PROMPT
The answer must be an exact copy of every record.

Saved data entries
BEGIN

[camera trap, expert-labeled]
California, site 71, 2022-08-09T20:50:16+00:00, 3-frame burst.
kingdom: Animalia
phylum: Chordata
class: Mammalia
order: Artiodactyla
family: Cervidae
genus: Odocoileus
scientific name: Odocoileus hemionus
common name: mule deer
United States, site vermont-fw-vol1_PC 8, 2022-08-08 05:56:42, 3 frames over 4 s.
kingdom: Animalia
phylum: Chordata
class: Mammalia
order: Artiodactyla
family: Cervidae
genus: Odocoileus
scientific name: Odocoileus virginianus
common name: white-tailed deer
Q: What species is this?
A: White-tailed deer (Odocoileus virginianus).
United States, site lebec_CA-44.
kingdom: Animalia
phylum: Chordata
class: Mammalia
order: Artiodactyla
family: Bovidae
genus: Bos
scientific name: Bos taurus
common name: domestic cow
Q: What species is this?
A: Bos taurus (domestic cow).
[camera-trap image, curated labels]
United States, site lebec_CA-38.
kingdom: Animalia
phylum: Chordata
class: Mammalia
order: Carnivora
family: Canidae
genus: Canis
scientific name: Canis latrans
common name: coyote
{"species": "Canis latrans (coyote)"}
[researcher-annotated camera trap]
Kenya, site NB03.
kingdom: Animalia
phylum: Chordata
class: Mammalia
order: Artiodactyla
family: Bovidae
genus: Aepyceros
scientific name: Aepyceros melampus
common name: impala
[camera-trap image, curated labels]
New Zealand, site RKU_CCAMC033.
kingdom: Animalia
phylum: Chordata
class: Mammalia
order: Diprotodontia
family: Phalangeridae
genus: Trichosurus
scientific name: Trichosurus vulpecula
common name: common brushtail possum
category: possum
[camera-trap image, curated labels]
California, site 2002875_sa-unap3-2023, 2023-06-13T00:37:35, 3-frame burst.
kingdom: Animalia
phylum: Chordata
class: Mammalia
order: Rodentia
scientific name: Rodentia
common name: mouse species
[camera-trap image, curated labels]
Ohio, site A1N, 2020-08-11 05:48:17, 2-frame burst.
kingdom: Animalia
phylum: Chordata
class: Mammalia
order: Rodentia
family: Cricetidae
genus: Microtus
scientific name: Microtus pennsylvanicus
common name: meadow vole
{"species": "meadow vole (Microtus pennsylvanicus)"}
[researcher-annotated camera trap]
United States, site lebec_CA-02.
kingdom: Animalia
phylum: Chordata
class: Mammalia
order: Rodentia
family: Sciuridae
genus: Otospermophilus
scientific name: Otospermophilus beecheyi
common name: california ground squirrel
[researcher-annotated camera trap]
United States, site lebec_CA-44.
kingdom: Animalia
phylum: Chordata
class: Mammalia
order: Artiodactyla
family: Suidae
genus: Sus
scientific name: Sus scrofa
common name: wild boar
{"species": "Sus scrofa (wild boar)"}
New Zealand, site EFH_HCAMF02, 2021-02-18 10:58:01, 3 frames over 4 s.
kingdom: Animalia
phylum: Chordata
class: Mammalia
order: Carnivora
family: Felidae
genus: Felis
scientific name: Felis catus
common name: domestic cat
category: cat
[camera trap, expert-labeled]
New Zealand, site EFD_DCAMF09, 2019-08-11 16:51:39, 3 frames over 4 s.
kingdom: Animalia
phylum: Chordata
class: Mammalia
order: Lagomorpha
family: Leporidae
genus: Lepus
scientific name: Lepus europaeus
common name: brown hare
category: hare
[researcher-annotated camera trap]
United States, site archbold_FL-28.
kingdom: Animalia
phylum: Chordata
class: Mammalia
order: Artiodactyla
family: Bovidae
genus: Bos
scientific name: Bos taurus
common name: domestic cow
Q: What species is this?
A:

END

SOLUTION
[camera trap, expert-labeled]
California, site 71, 2022-08-09T20:50:16+00:00, 3-frame burst.
kingdom: Animalia
phylum: Chordata
class: Mammalia
order: Artiodactyla
family: Cervidae
genus: Odocoileus
scientific name: Odocoileus hemionus
common name: mule deer
United States, site vermont-fw-vol1_PC 8, 2022-08-08 05:56:42, 3 frames over 4 s.
kingdom: Animalia
phylum: Chordata
class: Mammalia
order: Artiodactyla
family: Cervidae
genus: Odocoileus
scientific name: Odocoileus virginianus
common name: white-tailed deer
Q: What species is this?
A: White-tailed deer (Odocoileus virginianus).
United States, site lebec_CA-44.
kingdom: Animalia
phylum: Chordata
class: Mammalia
order: Artiodactyla
family: Bovidae
genus: Bos
scientific name: Bos taurus
common name: domestic cow
Q: What species is this?
A: Bos taurus (domestic cow).
[camera-trap image, curated labels]
United States, site lebec_CA-38.
kingdom: Animalia
phylum: Chordata
class: Mammalia
order: Carnivora
family: Canidae
genus: Canis
scientific name: Canis latrans
common name: coyote
{"species": "Canis latrans (coyote)"}
[researcher-annotated camera trap]
Kenya, site NB03.
kingdom: Animalia
phylum: Chordata
class: Mammalia
order: Artiodactyla
family: Bovidae
genus: Aepyceros
scientific name: Aepyceros melampus
common name: impala
[camera-trap image, curated labels]
New Zealand, site RKU_CCAMC033.
kingdom: Animalia
phylum: Chordata
class: Mammalia
order: Diprotodontia
family: Phalangeridae
genus: Trichosurus
scientific name: Trichosurus vulpecula
common name: common brushtail possum
category: possum
[camera-trap image, curated labels]
California, site 2002875_sa-unap3-2023, 2023-06-13T00:37:35, 3-frame burst.
kingdom: Animalia
phylum: Chordata
class: Mammalia
order: Rodentia
scientific name: Rodentia
common name: mouse species
[camera-trap image, curated labels]
Ohio, site A1N, 2020-08-11 05:48:17, 2-frame burst.
kingdom: Animalia
phylum: Chordata
class: Mammalia
order: Rodentia
family: Cricetidae
genus: Microtus
scientific name: Microtus pennsylvanicus
common name: meadow vole
{"species": "meadow vole (Microtus pennsylvanicus)"}
[researcher-annotated camera trap]
United States, site lebec_CA-02.
kingdom: Animalia
phylum: Chordata
class: Mammalia
order: Rodentia
family: Sciuridae
genus: Otospermophilus
scientific name: Otospermophilus beecheyi
common name: california ground squirrel
[researcher-annotated camera trap]
United States, site lebec_CA-44.
kingdom: Animalia
phylum: Chordata
class: Mammalia
order: Artiodactyla
family: Suidae
genus: Sus
scientific name: Sus scrofa
common name: wild boar
{"species": "Sus scrofa (wild boar)"}
New Zealand, site EFH_HCAMF02, 2021-02-18 10:58:01, 3 frames over 4 s.
kingdom: Animalia
phylum: Chordata
class: Mammalia
order: Carnivora
family: Felidae
genus: Felis
scientific name: Felis catus
common name: domestic cat
category: cat
[camera trap, expert-labeled]
New Zealand, site EFD_DCAMF09, 2019-08-11 16:51:39, 3 frames over 4 s.
kingdom: Animalia
phylum: Chordata
class: Mammalia
order: Lagomorpha
family: Leporidae
genus: Lepus
scientific name: Lepus europaeus
common name: brown hare
category: hare
[researcher-annotated camera trap]
United States, site archbold_FL-28.
kingdom: Animalia
phylum: Chordata
class: Mammalia
order: Artiodactyla
family: Bovidae
genus: Bos
scientific name: Bos taurus
common name: domestic cow
Q: What species is this?
A:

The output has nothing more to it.